Mr. Yeltsin continues to receive more support among respondents who consider themselves as politically liberal rather than as conservative, terms that had little meaning in the Soviet political landscape just a decade ago. And today's Russian self-defined conservatives have clearly different views on social issues (such as homosexuality, democracy, independence of youth) than do Russian liberals according to this poll.
That rise and division in political consciousness may be one of the least understood and appreciated effects of glasnost and perestroika.

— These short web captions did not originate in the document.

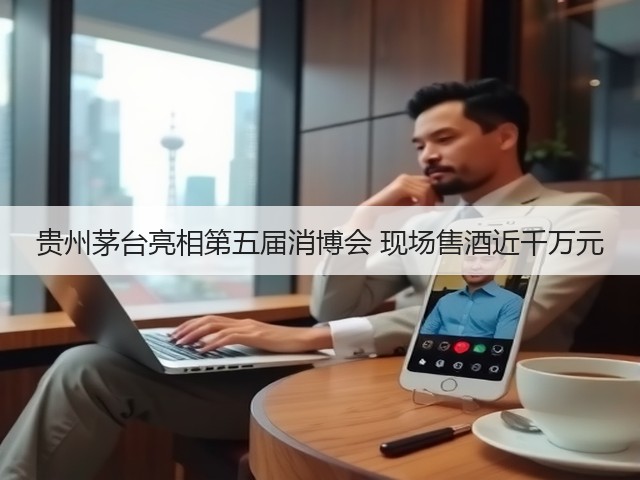 贵州茅台亮相第五届消博会 现场售酒近千万元(图1) 贵州茅台亮相第五届消博会 现场售酒近千万元(图1)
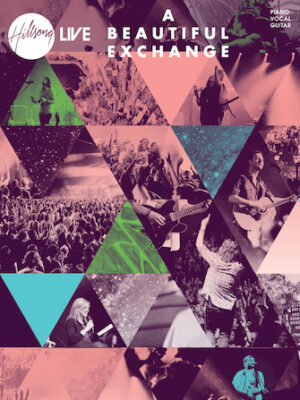 Hillsong Live – A Beautiful Exchange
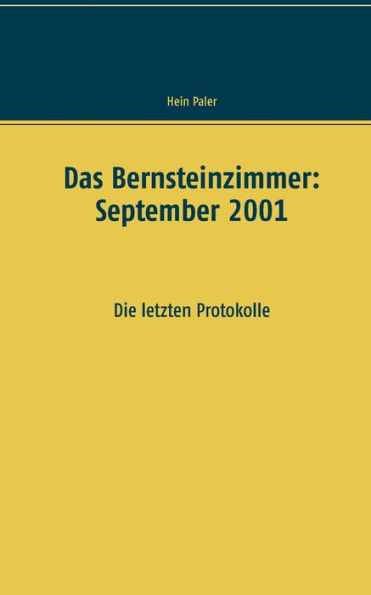 Das Bernsteinzimmer: September 2001:Die letzten Protokolle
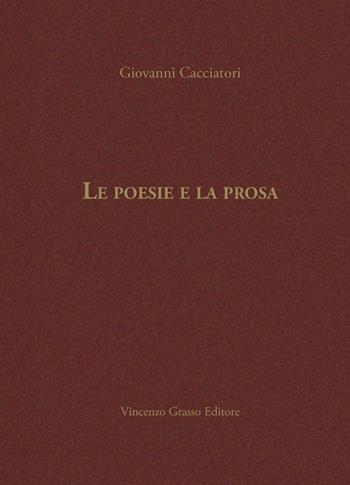 Le poesie e la prosa - Giovanni Cacciatori - Libro Vincenzo Grasso Editore 2018, Poesie commentate dall'autore | Libraccio.it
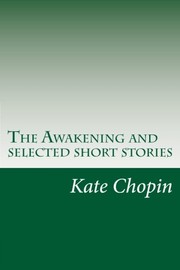 Cover of: The Awakening and selected short stories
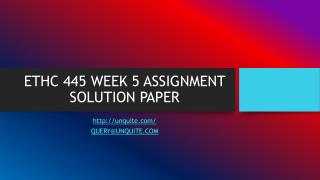 ETHC 445 WEEK 5 ASSIGNMENT SOLUTION PAPER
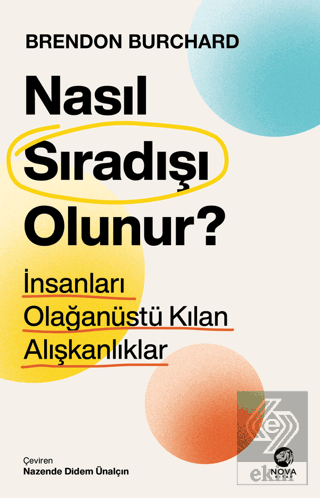 Nasıl Sıradışı Olunur? - İnsanları Olağanüstü Kıla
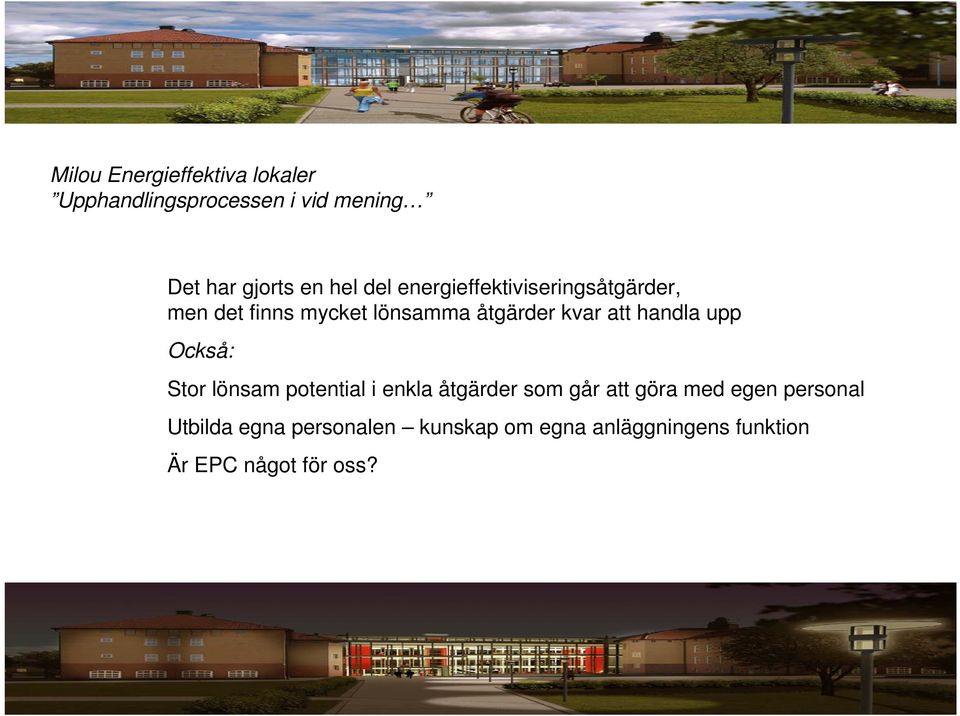 handla upp Också: Stor lönsam potential i enkla åtgärder som går att göra med egen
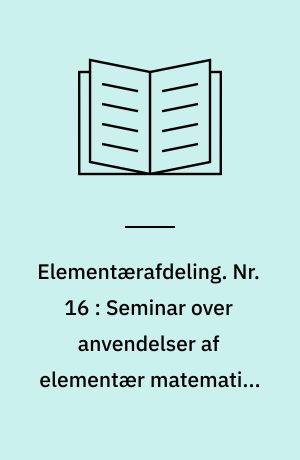 Elementærafdeling. Nr. 16 : Seminar over anvendelser af elementær matematik, 1974-75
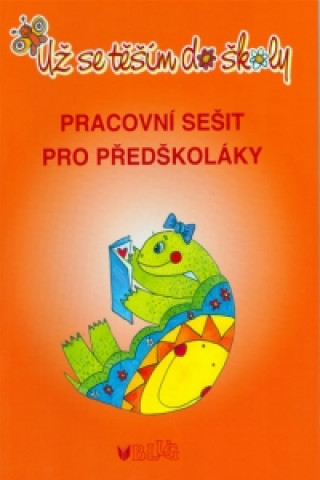 Book Už se těším do školy Jaroslava Bukáčková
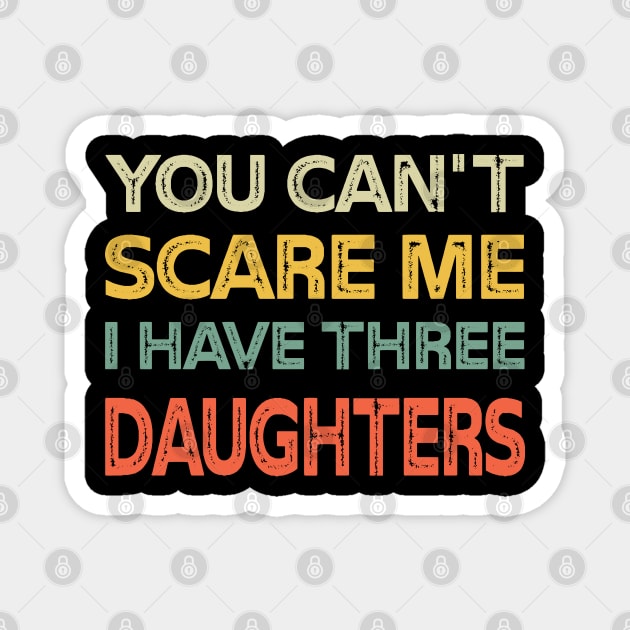 You Can't Scare Me I Have Three Daughters Retro Funny Dad Magnet by Whataboutyou Cloth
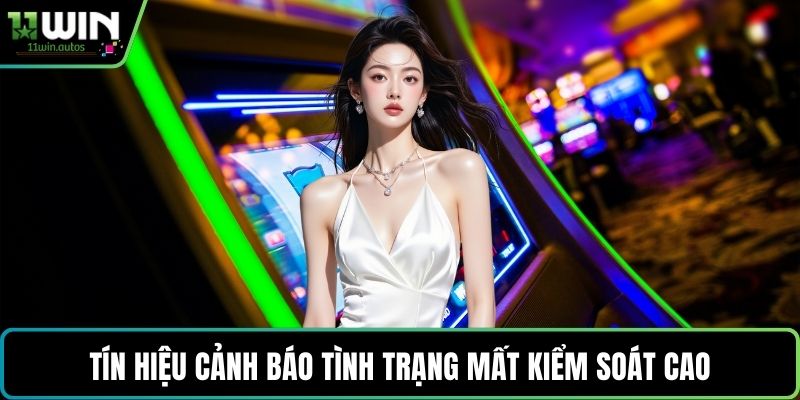 Tín hiệu cảnh báo tình trạng mất kiểm soát cao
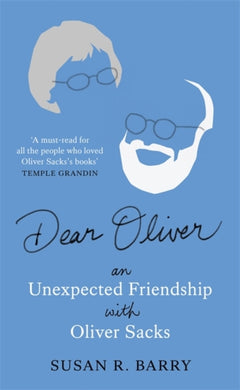 Dear Oliver : An unexpected friendship with Oliver Sacks-9781804184905
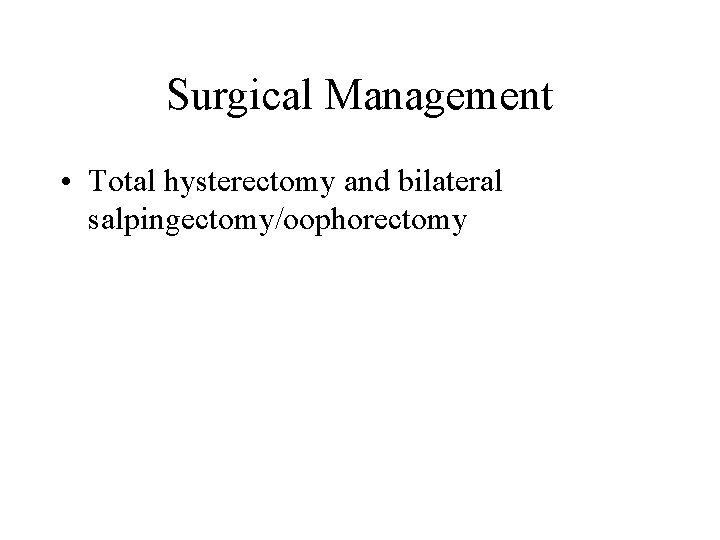 Surgical Management • Total hysterectomy and bilateral salpingectomy/oophorectomy Surgical Management • Total hysterectomy and bilateral salpingectomy/oophorectomy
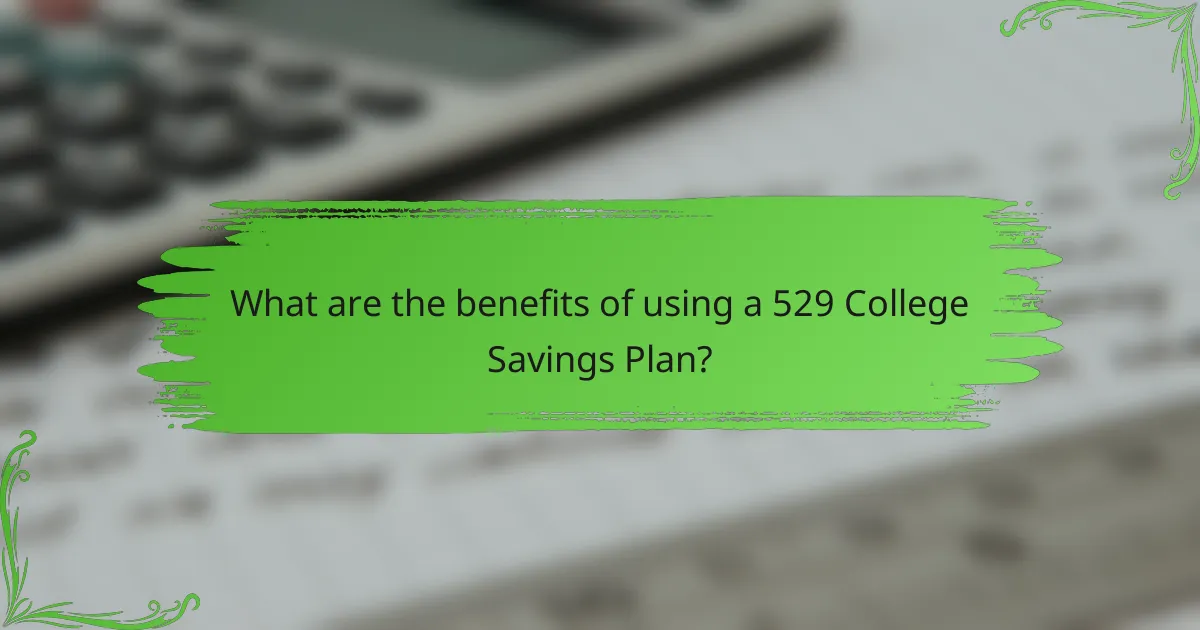 What are the benefits of using a 529 College Savings Plan?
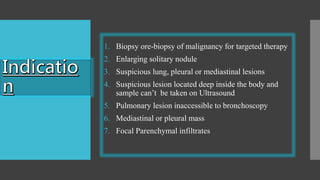 1. Biopsy ore-biopsy of malignancy for targeted therapy
2. Enlarging solitary nodule
3. Suspicious lung, pleural or mediastinal lesions
4. Suspicious lesion located deep inside the body and
sample can’t be taken on Ultrasound
5. Pulmonary lesion inaccessible to bronchoscopy
6. Mediastinal or pleural mass
7. Focal Parenchymal infiltrates
 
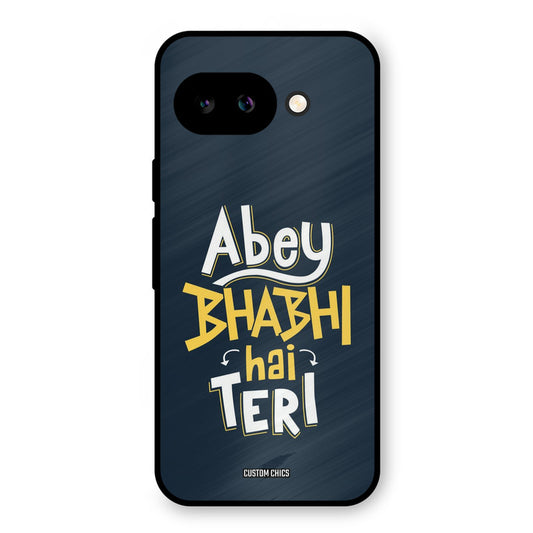 Bhabhi Hai Teri Google Pixel 9A Mobile Back Cover - Typography PrintShield Case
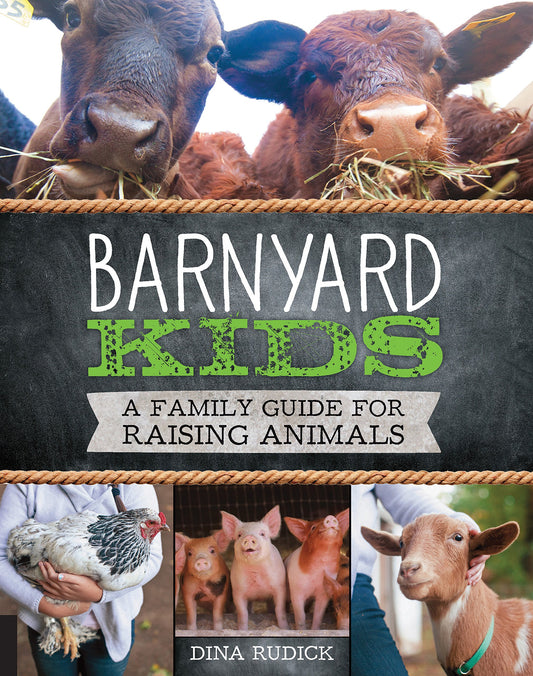 Barnyard Kids: A Family Guide for Raising Animals Rudick, Dina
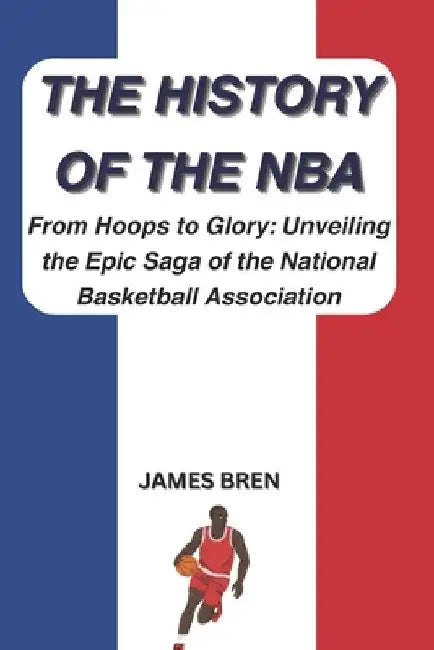The History of the NBA: From Hoops to Glory: Unveiling the Epic Saga of the National Basketball Association by James Bren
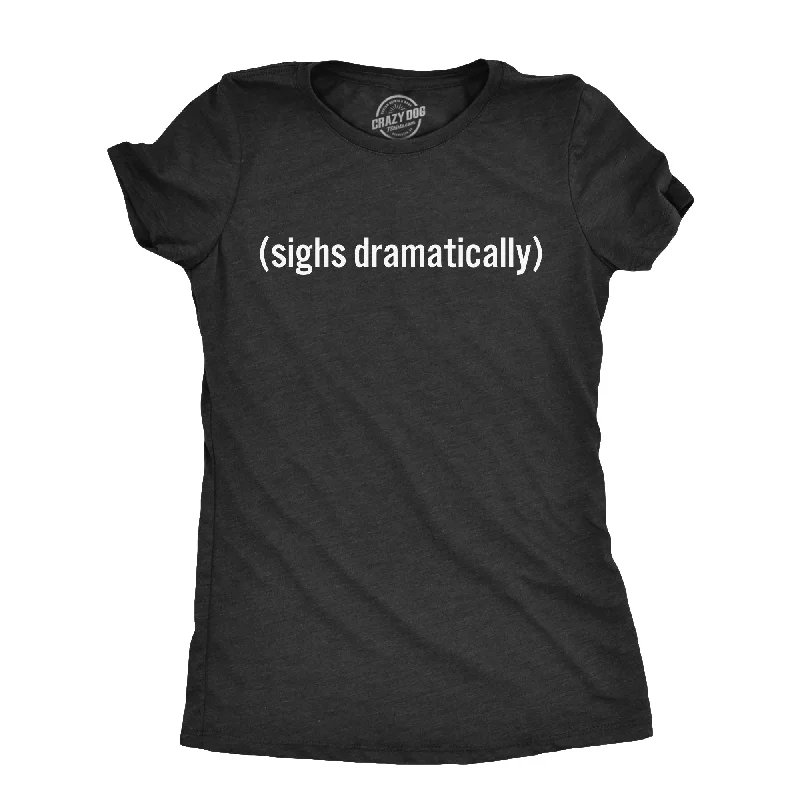 Celebrity Style Sighs Dramatically Women's T Shirt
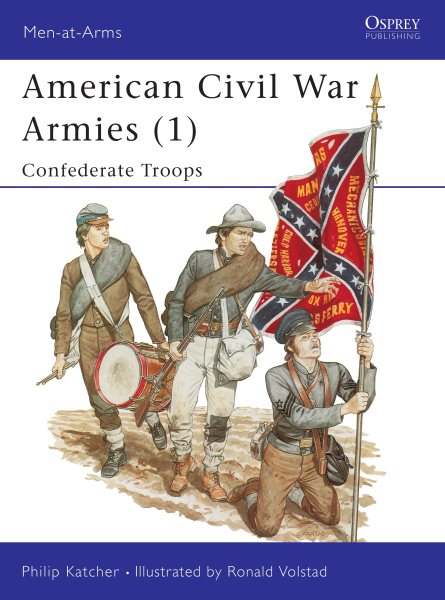 American Civil War Armies (1) : Confederate Troops (Men at Arms Series, 170) cover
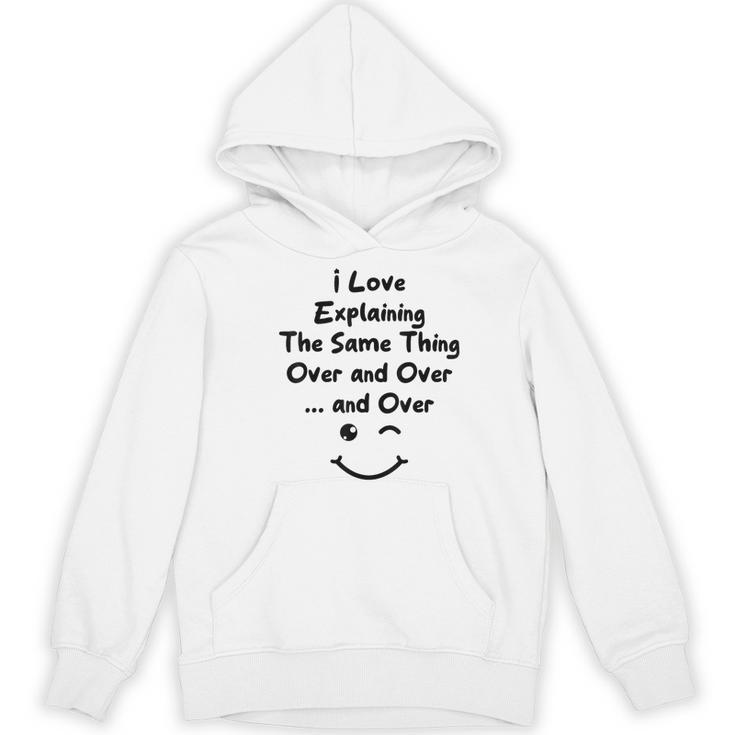 I Love Explaining The Same Thing Teacher Lie Party Women's Hoodie, novelty gifts, funny gifts I Love Explaining The Same Thing Teacher Lie Party Women's Hoodie, novelty gifts, funny gifts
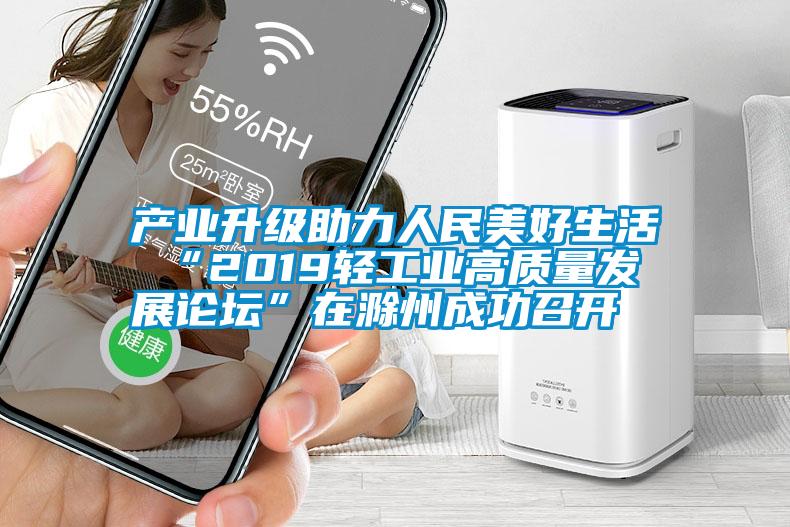 產(chǎn)業(yè)升級(jí)助力人民美好生活 “2019輕工業(yè)高質(zhì)量發(fā)展論壇”在滁州成功召開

Perhaps the most hopeful sign in the poll for an American audience is that almost twice as many poll respondents in Moscow consider themselves politically liberal as label themselves conservative. That, of course, is only the situation in progressive Moscow, and of people who have access to telephones in Moscow (more than 85 percent), and could be quite different in more remote regions.
On the other side is perhaps the most ominous change found in the survey. In August, some 61 percent of respondents said the country should rely on democratic government to solve its problems rather than a strong leader (27 percent). By December, however, that situation had reversed, with 43 percent favoring a strong leader. Perhaps that 29 point decline in support for democracy is reflected in the much larger crowds for the radical nationalist Vladimir HD, perhaps Moscow's most visible opponent of Russian democracy.
Whether Mr. Yeltsin will also try to capitalize on this shift in public sentiment, and thus turn his back on the liberals and democrats who remain his most staunch constituents, is one of the many dilemmas he now faces.